▶ [Problem details] Copy out the material below word for word, keeping every line in its original order.
:: Raw records
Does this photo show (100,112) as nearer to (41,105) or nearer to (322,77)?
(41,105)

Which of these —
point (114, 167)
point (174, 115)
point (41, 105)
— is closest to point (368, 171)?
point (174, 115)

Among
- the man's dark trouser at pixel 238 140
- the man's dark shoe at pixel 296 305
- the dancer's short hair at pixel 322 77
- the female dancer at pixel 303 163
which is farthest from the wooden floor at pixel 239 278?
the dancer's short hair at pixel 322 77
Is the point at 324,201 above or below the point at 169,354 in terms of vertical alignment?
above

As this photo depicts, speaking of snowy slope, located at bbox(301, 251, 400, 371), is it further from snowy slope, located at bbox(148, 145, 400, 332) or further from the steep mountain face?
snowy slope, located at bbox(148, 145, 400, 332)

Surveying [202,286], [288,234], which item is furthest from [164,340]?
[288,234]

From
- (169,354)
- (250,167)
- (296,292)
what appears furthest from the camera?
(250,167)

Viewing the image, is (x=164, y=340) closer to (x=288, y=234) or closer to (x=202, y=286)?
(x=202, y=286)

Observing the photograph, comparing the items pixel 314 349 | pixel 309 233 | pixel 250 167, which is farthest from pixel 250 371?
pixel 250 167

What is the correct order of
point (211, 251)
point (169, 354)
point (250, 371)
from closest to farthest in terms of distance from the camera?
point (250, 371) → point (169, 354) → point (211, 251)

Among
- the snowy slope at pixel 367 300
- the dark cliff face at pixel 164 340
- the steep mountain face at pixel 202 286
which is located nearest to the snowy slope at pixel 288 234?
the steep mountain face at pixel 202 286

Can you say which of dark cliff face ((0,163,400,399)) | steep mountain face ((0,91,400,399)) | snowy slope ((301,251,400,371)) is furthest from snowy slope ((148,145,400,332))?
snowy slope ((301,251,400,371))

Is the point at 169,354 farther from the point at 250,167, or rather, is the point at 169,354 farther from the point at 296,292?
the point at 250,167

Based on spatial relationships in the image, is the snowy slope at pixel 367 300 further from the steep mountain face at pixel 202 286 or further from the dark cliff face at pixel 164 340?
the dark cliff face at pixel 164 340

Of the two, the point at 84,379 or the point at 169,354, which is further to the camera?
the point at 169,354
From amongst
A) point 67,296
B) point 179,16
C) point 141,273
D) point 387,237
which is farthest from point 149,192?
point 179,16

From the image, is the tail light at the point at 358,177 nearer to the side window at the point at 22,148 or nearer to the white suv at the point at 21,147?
::::
▶ [Output below]
Does this photo show (100,112) as nearer to (41,105) or nearer to (322,77)?
(41,105)

Which of these —
point (114, 167)
point (174, 115)
point (41, 105)
— is closest to point (368, 171)?
point (174, 115)

Among
- the man's dark trouser at pixel 238 140
- the man's dark shoe at pixel 296 305
- the dancer's short hair at pixel 322 77
- the female dancer at pixel 303 163
which is farthest from the wooden floor at pixel 239 278?
the dancer's short hair at pixel 322 77
Is the point at 324,201 above or below the point at 169,354 in terms of vertical alignment?
above

As this photo depicts, speaking of snowy slope, located at bbox(301, 251, 400, 371), is it further from snowy slope, located at bbox(148, 145, 400, 332) or further from the steep mountain face?
snowy slope, located at bbox(148, 145, 400, 332)

Surveying [202,286], [288,234], which item is furthest from [164,340]?
[288,234]

From
- (169,354)
- (250,167)
- (296,292)
what appears furthest from the camera?
(250,167)

Viewing the image, is (x=164, y=340) closer to (x=288, y=234) or closer to (x=202, y=286)?
(x=202, y=286)

Observing the photograph, comparing the items pixel 314 349 | pixel 309 233 | pixel 250 167, which is farthest from pixel 250 371?
pixel 250 167

What is the correct order of
point (211, 251)
point (169, 354)
point (250, 371)
from closest to farthest in terms of distance from the camera?
point (250, 371) → point (169, 354) → point (211, 251)

Among
- the snowy slope at pixel 367 300
- the dark cliff face at pixel 164 340
- the steep mountain face at pixel 202 286
which is located nearest to the snowy slope at pixel 288 234?
the steep mountain face at pixel 202 286

Can you say which of dark cliff face ((0,163,400,399)) | steep mountain face ((0,91,400,399)) | snowy slope ((301,251,400,371)) is furthest from snowy slope ((148,145,400,332))?
snowy slope ((301,251,400,371))

Is the point at 169,354 farther from the point at 250,167, or rather, is the point at 169,354 farther from the point at 296,292?
the point at 250,167

Based on spatial relationships in the image, is the snowy slope at pixel 367 300 further from the steep mountain face at pixel 202 286 or further from the dark cliff face at pixel 164 340?
the dark cliff face at pixel 164 340

Of the two, the point at 84,379 or the point at 169,354, which is further to the camera?
the point at 169,354
From amongst
A) point 67,296
B) point 179,16
C) point 141,273
D) point 387,237
which is farthest from point 149,192?
point 179,16

From the image, is the tail light at the point at 358,177 nearer to the side window at the point at 22,148 or nearer to the white suv at the point at 21,147?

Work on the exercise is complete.